▸ **Stored data**
== Segment start ==
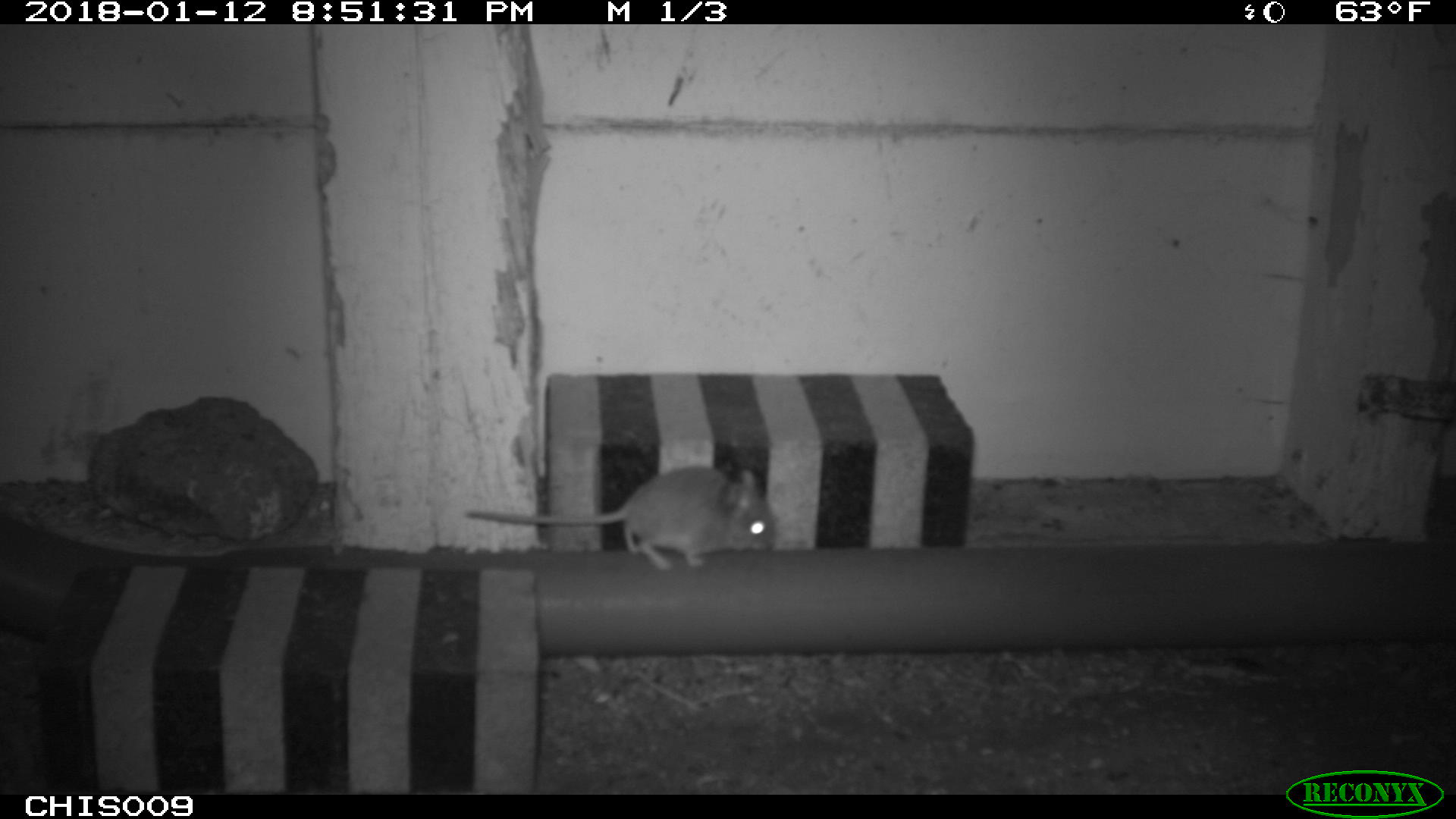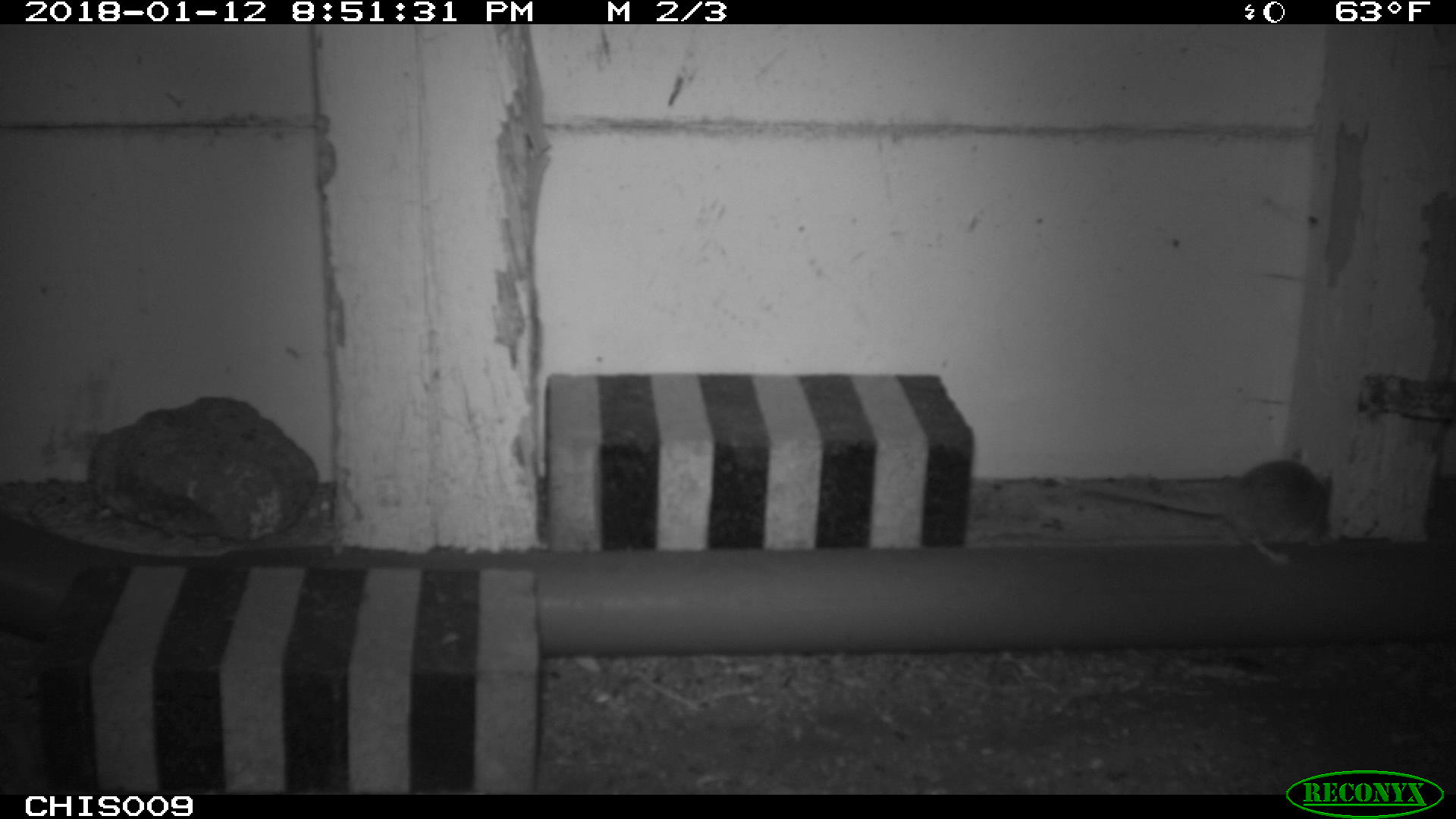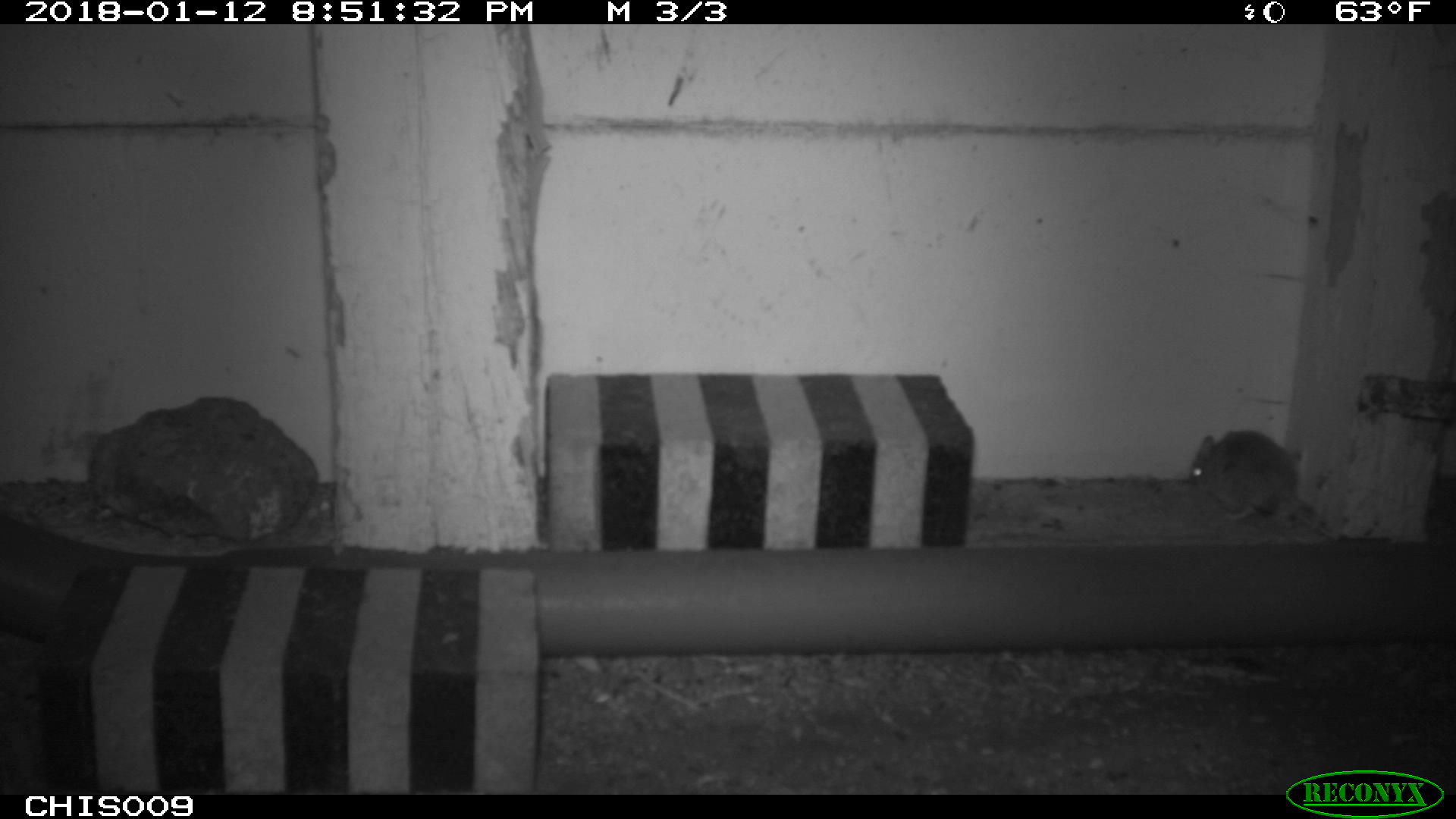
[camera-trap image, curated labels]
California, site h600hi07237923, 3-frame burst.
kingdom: Animalia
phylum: Chordata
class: Mammalia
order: Rodentia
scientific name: Rodentia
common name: rodent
Rodent (Rodentia).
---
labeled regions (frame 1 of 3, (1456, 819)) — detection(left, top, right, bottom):
rodent: detection(465, 464, 776, 570)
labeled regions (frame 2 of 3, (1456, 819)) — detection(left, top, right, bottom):
rodent: detection(1065, 460, 1332, 563)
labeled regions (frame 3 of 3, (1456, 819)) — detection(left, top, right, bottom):
rodent: detection(1188, 428, 1341, 542)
== Segment end ==
▸ **Try it**
Omit the pictures. Transcribe every record exactly.

▸ **Problem solution**
[camera-trap image, curated labels]
California, site h600hi07237923, 3-frame burst.
kingdom: Animalia
phylum: Chordata
class: Mammalia
order: Rodentia
scientific name: Rodentia
common name: rodent
Rodent (Rodentia).
---
labeled regions (frame 1 of 3, (1456, 819)) — detection(left, top, right, bottom):
rodent: detection(465, 464, 776, 570)
labeled regions (frame 2 of 3, (1456, 819)) — detection(left, top, right, bottom):
rodent: detection(1065, 460, 1332, 563)
labeled regions (frame 3 of 3, (1456, 819)) — detection(left, top, right, bottom):
rodent: detection(1188, 428, 1341, 542)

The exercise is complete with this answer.